:: Problem to solve ::
Convert all the rows below into a JSON list of strings, with one string for each line and the blank lines omitted.

··· Provided information ···

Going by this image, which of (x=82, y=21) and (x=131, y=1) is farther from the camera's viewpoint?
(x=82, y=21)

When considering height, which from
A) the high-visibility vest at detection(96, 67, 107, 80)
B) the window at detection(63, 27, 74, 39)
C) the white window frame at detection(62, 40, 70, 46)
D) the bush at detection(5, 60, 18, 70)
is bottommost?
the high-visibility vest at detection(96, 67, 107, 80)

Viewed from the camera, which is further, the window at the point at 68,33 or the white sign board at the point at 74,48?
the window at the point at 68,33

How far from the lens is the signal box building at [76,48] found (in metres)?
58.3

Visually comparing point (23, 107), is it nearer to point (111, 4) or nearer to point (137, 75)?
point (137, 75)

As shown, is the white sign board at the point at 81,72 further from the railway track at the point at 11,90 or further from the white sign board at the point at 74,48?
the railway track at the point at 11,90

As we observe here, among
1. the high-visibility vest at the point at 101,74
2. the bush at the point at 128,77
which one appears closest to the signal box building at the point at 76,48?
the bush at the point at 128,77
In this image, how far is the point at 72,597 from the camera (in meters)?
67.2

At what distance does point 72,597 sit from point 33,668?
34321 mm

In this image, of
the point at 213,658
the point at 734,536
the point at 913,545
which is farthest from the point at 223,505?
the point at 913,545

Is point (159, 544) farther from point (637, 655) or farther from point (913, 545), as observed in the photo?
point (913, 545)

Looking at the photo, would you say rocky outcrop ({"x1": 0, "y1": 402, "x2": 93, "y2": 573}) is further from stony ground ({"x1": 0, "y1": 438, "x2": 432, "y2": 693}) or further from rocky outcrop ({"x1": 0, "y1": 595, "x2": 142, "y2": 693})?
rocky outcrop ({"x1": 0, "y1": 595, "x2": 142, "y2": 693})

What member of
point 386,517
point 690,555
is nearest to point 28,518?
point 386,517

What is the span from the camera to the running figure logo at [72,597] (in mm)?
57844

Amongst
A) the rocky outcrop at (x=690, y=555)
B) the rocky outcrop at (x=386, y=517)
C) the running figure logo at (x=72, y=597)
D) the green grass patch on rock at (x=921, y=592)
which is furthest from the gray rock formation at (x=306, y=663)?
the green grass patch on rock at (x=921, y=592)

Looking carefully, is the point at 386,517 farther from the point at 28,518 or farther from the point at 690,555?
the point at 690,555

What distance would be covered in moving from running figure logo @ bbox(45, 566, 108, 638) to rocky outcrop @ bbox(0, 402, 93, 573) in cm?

···

:: Solution for this exercise ::
[
  "Going by this image, which of (x=82, y=21) and (x=131, y=1) is farther from the camera's viewpoint?",
  "(x=82, y=21)",
  "When considering height, which from",
  "A) the high-visibility vest at detection(96, 67, 107, 80)",
  "B) the window at detection(63, 27, 74, 39)",
  "C) the white window frame at detection(62, 40, 70, 46)",
  "D) the bush at detection(5, 60, 18, 70)",
  "is bottommost?",
  "the high-visibility vest at detection(96, 67, 107, 80)",
  "Viewed from the camera, which is further, the window at the point at 68,33 or the white sign board at the point at 74,48?",
  "the window at the point at 68,33",
  "How far from the lens is the signal box building at [76,48] found (in metres)?",
  "58.3",
  "Visually comparing point (23, 107), is it nearer to point (111, 4) or nearer to point (137, 75)?",
  "point (137, 75)",
  "As shown, is the white sign board at the point at 81,72 further from the railway track at the point at 11,90 or further from the white sign board at the point at 74,48?",
  "the railway track at the point at 11,90",
  "As we observe here, among",
  "1. the high-visibility vest at the point at 101,74",
  "2. the bush at the point at 128,77",
  "which one appears closest to the signal box building at the point at 76,48?",
  "the bush at the point at 128,77",
  "In this image, how far is the point at 72,597 from the camera (in meters)?",
  "67.2",
  "At what distance does point 72,597 sit from point 33,668?",
  "34321 mm",
  "In this image, of",
  "the point at 213,658",
  "the point at 734,536",
  "the point at 913,545",
  "which is farthest from the point at 223,505?",
  "the point at 913,545",
  "Is point (159, 544) farther from point (637, 655) or farther from point (913, 545), as observed in the photo?",
  "point (913, 545)",
  "Looking at the photo, would you say rocky outcrop ({\"x1\": 0, \"y1\": 402, \"x2\": 93, \"y2\": 573}) is further from stony ground ({\"x1\": 0, \"y1\": 438, \"x2\": 432, \"y2\": 693}) or further from rocky outcrop ({\"x1\": 0, \"y1\": 595, \"x2\": 142, \"y2\": 693})?",
  "rocky outcrop ({\"x1\": 0, \"y1\": 595, \"x2\": 142, \"y2\": 693})",
  "What member of",
  "point 386,517",
  "point 690,555",
  "is nearest to point 28,518?",
  "point 386,517",
  "What is the span from the camera to the running figure logo at [72,597] (in mm)?",
  "57844",
  "Amongst",
  "A) the rocky outcrop at (x=690, y=555)",
  "B) the rocky outcrop at (x=386, y=517)",
  "C) the running figure logo at (x=72, y=597)",
  "D) the green grass patch on rock at (x=921, y=592)",
  "which is furthest from the gray rock formation at (x=306, y=663)?",
  "the green grass patch on rock at (x=921, y=592)",
  "Looking carefully, is the point at 386,517 farther from the point at 28,518 or farther from the point at 690,555?",
  "the point at 690,555",
  "What distance would be covered in moving from running figure logo @ bbox(45, 566, 108, 638) to rocky outcrop @ bbox(0, 402, 93, 573) in cm?"
]